SpaceX has successfully launched 60 more Starlink satellites to the lower earth orbit (LEO) in the Starlink v1.0 L19 mission (#Starlink19). Unfortunately this time the Falcon 9 rocket was not able to properly land on the ‘of course I still love you’ drone ship. SpaceX lost 1 rocket booster in the last 12 satellite launches.
The Falcon 9 liftoff from the Cape Canaveral Space Force Station was nothing less than perfect as we can witness in the official video released by SpaceX.
SpaceX also posted a video of the successful deployment of 60 Starlink satellites drifting away from the Falcon 9 seconds sage. This a great sight to look at, a video recorded from the spaceship itself.

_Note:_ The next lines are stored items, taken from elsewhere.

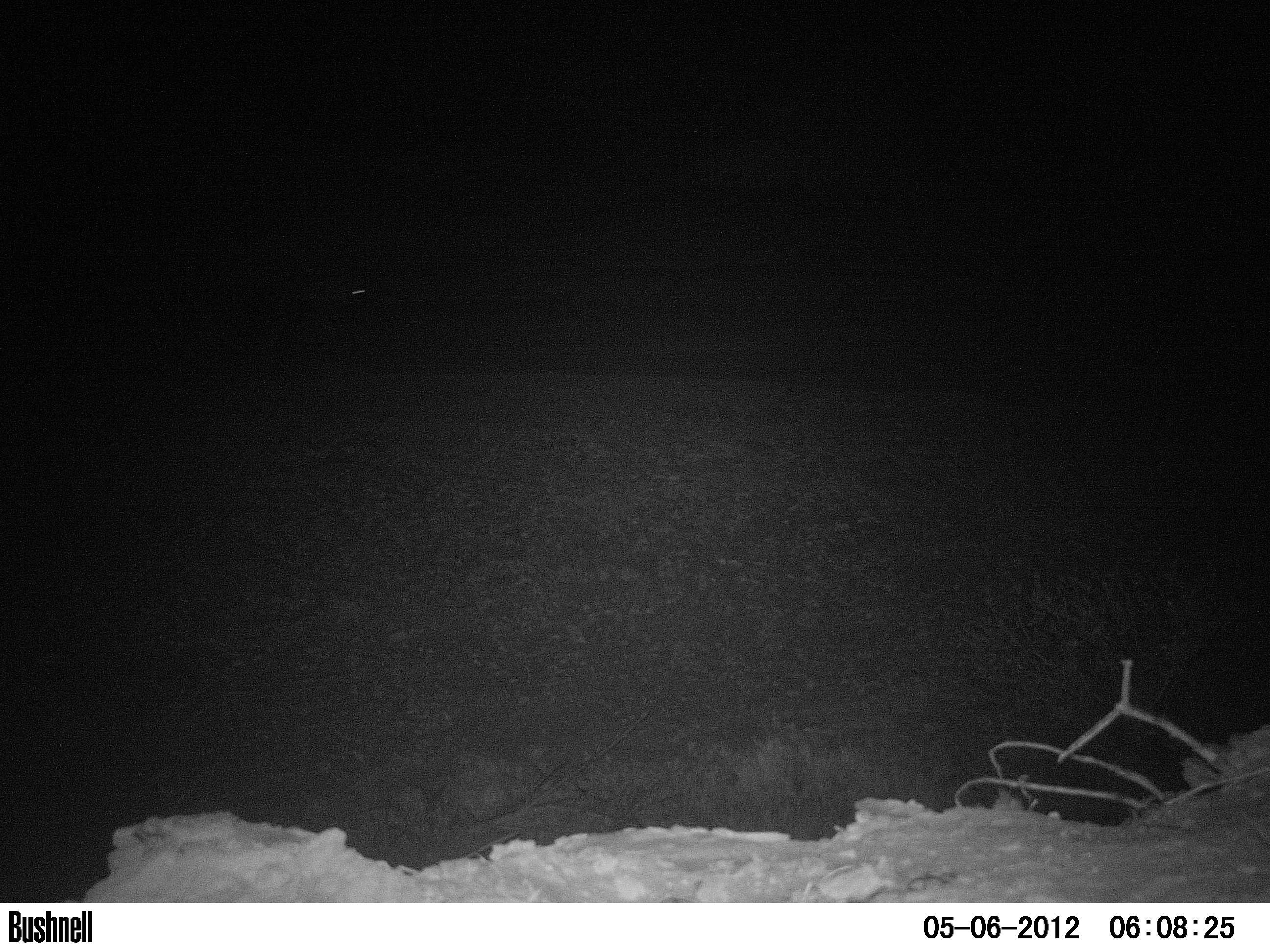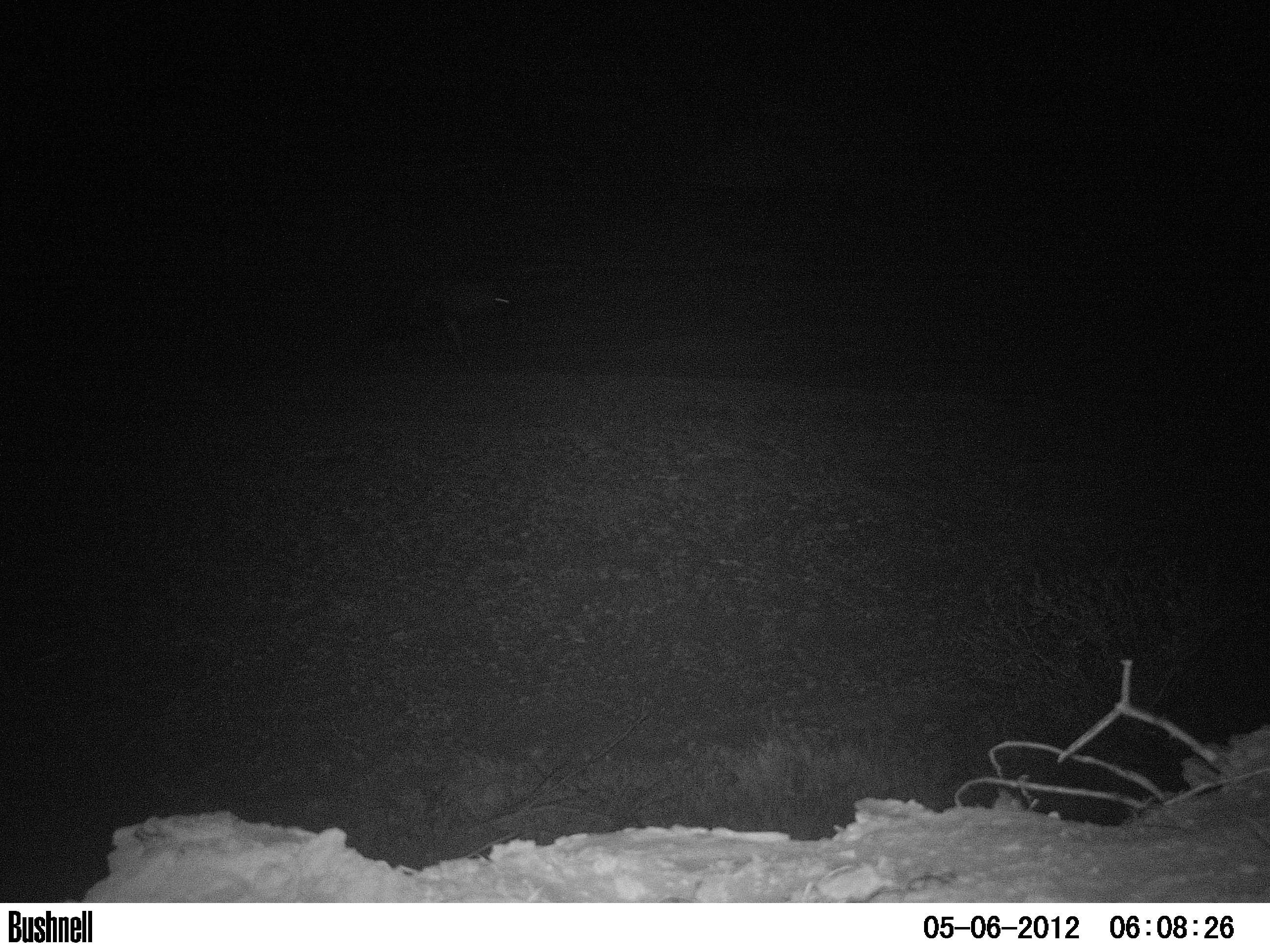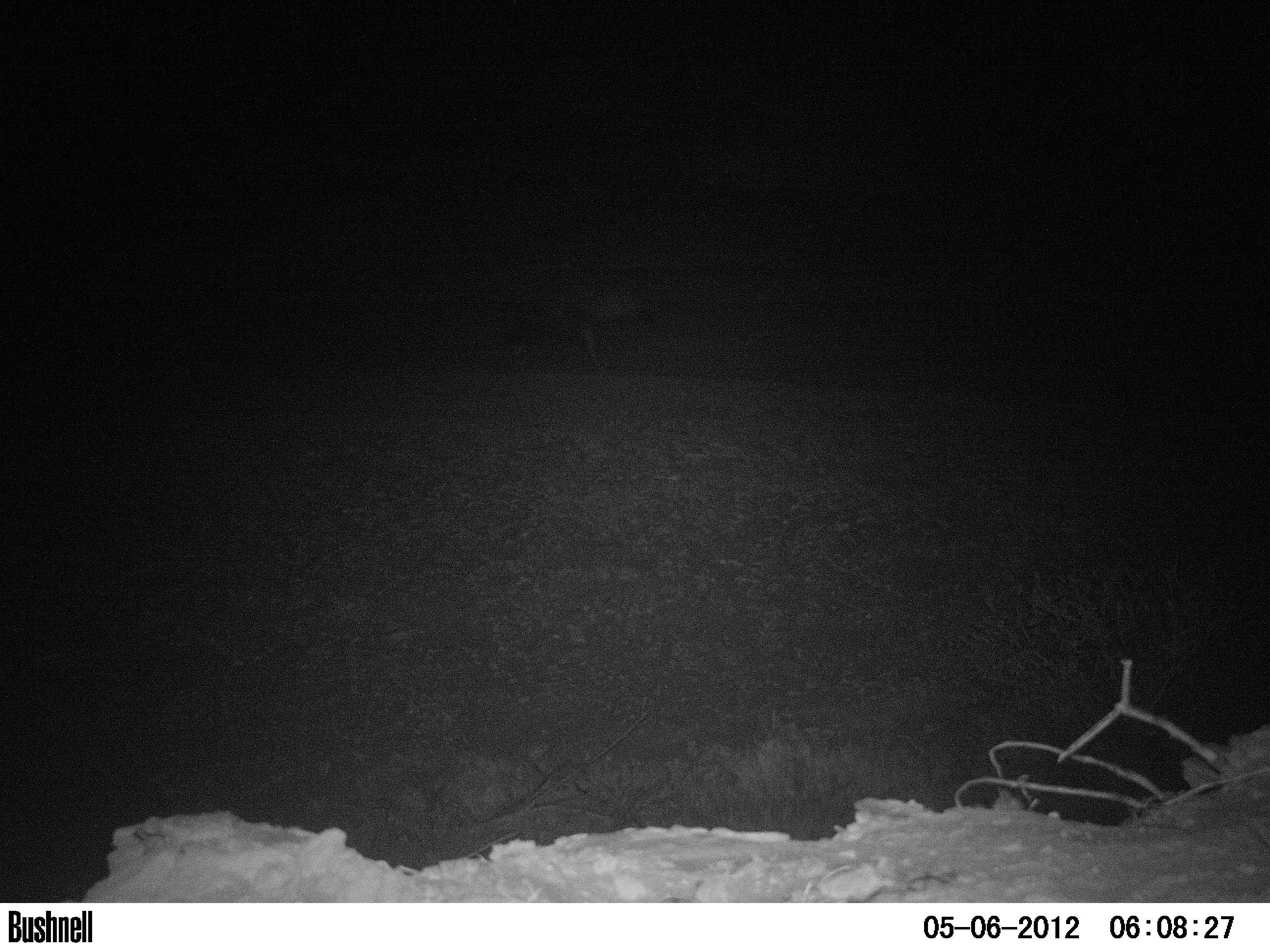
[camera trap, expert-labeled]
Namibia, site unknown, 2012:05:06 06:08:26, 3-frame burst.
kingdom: Animalia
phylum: Chordata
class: Mammalia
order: Carnivora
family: Hyaenidae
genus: Parahyaena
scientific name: Parahyaena brunnea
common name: brown hyena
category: hyaena brunnea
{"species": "hyaena brunnea (brown hyena) (Parahyaena brunnea)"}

The Falcon 9 second stage deployed the Starlink satellites LEO after around T+ 1 hour into the mission. The 2nd stage has a single Merlin Vaccum (MVac) engine that ignites after the first stage separates from the fairing (2nd stage). According to SpaceX, at full power, the Merlin Vaccum engine operates at the greatest efficiency ever for an American-made hydrocarbon rocket engine.
One of the major contributors in inventing the Merlin engine and SpaceX founding engineer Tom Mueller has now retired from the space exploration company but he has left a great legacy behind.

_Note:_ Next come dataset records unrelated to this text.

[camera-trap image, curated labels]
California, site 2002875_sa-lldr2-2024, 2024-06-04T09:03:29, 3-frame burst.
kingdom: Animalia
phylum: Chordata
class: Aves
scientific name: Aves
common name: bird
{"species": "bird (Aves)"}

This was the sixth mission for this specific Falcon 9 booster which is now lost due to the failed landing. This Falcon 9 rocket supported Dragon’s 19th and 20th cargo resupply missions to the International Space Station, SAOCOM 1B, NROL-108, and a Starlink mission.
SpaceX has recently upgraded its Starlink satellites with laser links but for now, only polar orbit Starlinks are laser-linked. The Starlink satellite constellation is aimed at providing high-speed low-latency internet service to even the most remote locations on our planet.
SpaceX live-streamed the entire launch and Starlink satellite deployment on YouTube to excite the space enthusiasts.